Ok. So I went on my clinicals last week. I was at the table feeding a woman who needed assistance with her meal, when the LPN came and put medication in her drink. I didn't know what to do because if I passed her the drink, I... Read More


  1. 0
    Very common where I work... ...and every place I've worked.

    It always perturbs me when the nurse or the med aide puts the meds into an ENTIRE bowl of food or a cup. Then the resident has to sit there and eat/drink the entire thing in order to get the full dose of the med. And half of the time, the residents they are doing this to are the ones that are least likely to finish an entire bowl or drink in the first place. So then they may not be getting enough of the drug for a therapeutic effect. All they need to do is get a disposable cup and just add a few bites/sips of the food with the meds, but that must be too obvious.
  2. 0
    ITA with everyone else.

    The LPN needs to stay there until the resident takes all the med. I am med trained (previous job, residental school) and we had to stay with them till they took everything, yet i still can't give med's given the laws in this state. There are actually some states where CNA's can pass med's.
  3. 0
    Arizona allows CNAs to be trained as "Medication Aides" but this obviously does not apply to students.

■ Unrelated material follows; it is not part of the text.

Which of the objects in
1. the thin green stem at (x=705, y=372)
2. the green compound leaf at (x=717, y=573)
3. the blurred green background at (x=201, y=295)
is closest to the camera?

    Now to answer your question.

    There is a difference between administering a medication and assisting a patient in administering a medication to themselves. Sometimes the line gets blurred but it is an important legal distinction.

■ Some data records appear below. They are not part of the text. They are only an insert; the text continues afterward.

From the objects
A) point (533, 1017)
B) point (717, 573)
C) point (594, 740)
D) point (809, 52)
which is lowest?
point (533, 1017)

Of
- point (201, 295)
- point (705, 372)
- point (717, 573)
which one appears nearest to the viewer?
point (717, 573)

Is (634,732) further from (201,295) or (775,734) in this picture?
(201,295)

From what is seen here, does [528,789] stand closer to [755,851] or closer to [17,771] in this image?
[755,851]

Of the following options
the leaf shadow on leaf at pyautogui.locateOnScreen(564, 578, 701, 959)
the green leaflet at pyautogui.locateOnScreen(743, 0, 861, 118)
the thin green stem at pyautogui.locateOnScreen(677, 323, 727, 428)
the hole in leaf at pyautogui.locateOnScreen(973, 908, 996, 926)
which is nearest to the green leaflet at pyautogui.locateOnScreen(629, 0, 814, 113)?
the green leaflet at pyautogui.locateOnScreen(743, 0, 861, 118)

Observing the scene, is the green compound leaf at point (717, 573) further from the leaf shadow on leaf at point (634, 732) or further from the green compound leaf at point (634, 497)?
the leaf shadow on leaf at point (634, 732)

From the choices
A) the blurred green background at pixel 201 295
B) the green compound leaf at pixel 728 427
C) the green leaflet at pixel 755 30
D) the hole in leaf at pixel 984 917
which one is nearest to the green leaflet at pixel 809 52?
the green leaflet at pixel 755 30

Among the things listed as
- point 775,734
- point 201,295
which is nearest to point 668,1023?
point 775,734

    I would say the LPN was out of line for not controlling the administration of her medications but you were fine. You were not putting pills into her mouth, you were not putting meds into her cup, you were not initiating, intending, or attempting to administer medications. Simply you were assisting the patient with eating.

    Many patients will be on specific diets for specific reasons, for example; increased potassium diet. Now the intent of this order is to deliver an increased level of potassium, this by definition, as defined by the FDA, makes her food a "Drug." Of course you can still feed the poor woman. In addition to this there are some medications I may not be able to administer for various reasons but this does not stop me from assisting the patient to administer it to themselves. (Putting the medication into their hands, filling the syringe etc.)

    This is however a very fine line with a ton of legalese that you do not want to get in the middle of, report this to your instructor.
  4. 0
    Quote from Asystole RN
    Arizona allows CNAs to be trained as "Medication Aides" but this obviously does not apply to students.

    Now to answer your question.

    There is a difference between administering a medication and assisting a patient in administering a medication to themselves. Sometimes the line gets blurred but it is an important legal distinction.

    I would say the LPN was out of line for not controlling the administration of her medications but you were fine. You were not putting pills into her mouth, you were not putting meds into her cup, you were not initiating, intending, or attempting to administer medications. Simply you were assisting the patient with eating.

    Many patients will be on specific diets for specific reasons, for example; increased potassium diet. Now the intent of this order is to deliver an increased level of potassium, this by definition, as defined by the FDA, makes her food a "Drug." Of course you can still feed the poor woman. In addition to this there are some medications I may not be able to administer for various reasons but this does not stop me from assisting the patient to administer it to themselves. (Putting the medication into their hands, filling the syringe etc.)

    This is however a very fine line with a ton of legalese that you do not want to get in the middle of, report this to your instructor.

    The med's were in this patients food. That IS considered passing med's. And what would have happened if the LPN had screwed up and given this patient the wrong med's or something she was allergic to? It's not just about passing med's. It's knowing what the med IS for and if the person has any allergies to med's (being a cna that is not allowed to pass med's you would not know this). When i could pass med's i would never leave my residents with someone who wasn't med trained to finish giving them. Signing the MAR means you did the 5 "rights" before giving/after giving them and actually watched the person take them.
  5. 0
    I agree with everyone else, you are not to give the lady the cup, the LPN was suppose to physically give it to her. Where I live CNAs can be trained to pass meds, but they have to have 1000 hours of CNA experience and go through class, clinicals, and a state test. I have seen LPNs do this many times, CYA and have the nurse do it. Always remember it is YOUR license on the line, not theirs (ok it could be the LPNs license too, but the one you should be most concerned with is yours).
  6. 0
    I agree with everyone else except for one thing. It's smart to use the chain of command, and that means going to your clinical instructor first and letting her/him handle it from there. In that situation you should never go to the unit manager/charge nurse unless your clinical instructor doesn't handle it the way she/he is supposed to. Your clinical instructor should be the one reporting to the charge nurse/unit manager because that's not your responsiblity. Our instructors told this to us because it takes the heat off of us students and places it on them instead.

    What I would have done was asked for a new juice or whatever it was that you had for the patient, and given the clinical instructor the juice that was tampered with.